A fresh row over the treatment of workers has been sparked after official figures showed the number on zero-hours contracts has increased by almost a fifth to 744,000.
People on a zero-hours contract in their main job represented 2.4% of those in employment in April-June, compared with the same period last year, the Office for National Statistics said.
The ONS estimated there were around 1.5 million contracts that do not guarantee a minimum number of hours, confirming that many workers are on more than one zero-hours contract.
The figure, for January, is 91,000 higher than the same month last year.
The new figures fuelled fresh controversy over the use of the contracts, under which employees do not know how much work they have from one week to the next.

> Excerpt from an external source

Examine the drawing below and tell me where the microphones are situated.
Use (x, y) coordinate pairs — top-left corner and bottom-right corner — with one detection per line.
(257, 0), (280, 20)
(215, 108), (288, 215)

Research published by the TUC shows that average weekly earnings for zero-hours workers are £188, compared with £479 for permanent workers.
Two-fifths of zero-hours workers earn less than £111 a week – the qualifying threshold for statutory sick pay – compared with one in 12 permanent employees.
TUC general secretary Frances O'Grady said: "Zero-hours contracts are a stark reminder of Britain's two-tier workforce.
"People employed on these contracts earn £300 a week less, on average, than workers in secure jobs.
"I challenge any minister or business leader to survive on a low-paid zero-hours contract job, not knowing from one day to the next how much work they will have."
The ONS said people on zero-hours contracts are more likely to be women, in full-time education, or older and younger workers.
Someone on one of the contracts usually works 25 hours a week.
The report said two out of five people on a zero-hours contract wanted more work, usually in their current job.
A Business Department spokesman said: "Zero-hours contracts have a part to play in a modern, flexible labour market.
"For workers such as students and those with caring responsibilities they provide a pathway to employment, particularly when the individual cannot commit to regular hours.
"However we have acted to ban the use of exclusivity clauses in these contracts which prevent people from boosting their income when they have no guarantee of work.
"This is giving working people the freedom to take other work opportunities and more control over their work hours and income."
Unite assistant general secretary Steve Turner said: "The continued rise of zero-hours contracts underlines how Government claims to be on the side of working people are nothing more than lip service.
"These figures are the tip of an insecure iceberg - they do not include short-hours contracts and the wider rise in insecure, precarious work across the economy."
Chuka Umunna, shadow business secretary, said: "These stark figures show that the Tories are the party of insecurity at work.
"Zero-hours work is on the rise with the total number of contracts rising to 1.5 million and the number of people reporting their main source of employment as a zero-hours contract having risen by almost 20% since last year. At the same time, there are now over 1.2 million people working part-time because they could not find full-time work - 200,000 more than when the Tories took office in 2010.
"Ministers are watering down vital protections at work and have refused to act to protect workers on zero-hours contracts. As long as ministers are happy to sit aside and encourage the proliferation of insecure work, more and more people won't have the security of knowing where their next pay cheque is coming from or being able to plan ahead."
James Sproule, director of policy at the Institute of Directors, said: "Zero-hours contracts offer businesses and employees an important degree of flexibility. For skilled professionals, arrangements helped preserve jobs during the downturn and protected the UK from double-digit rates of unemployment.
"As businesses began to create jobs at a record pace, attention on the quality of those jobs and concerns around zero-hours contracts boomed. This helped make sure practices like exclusivity clauses – something which run contrary to the very flexibility zero-hours contracts were designed for – were stamped out."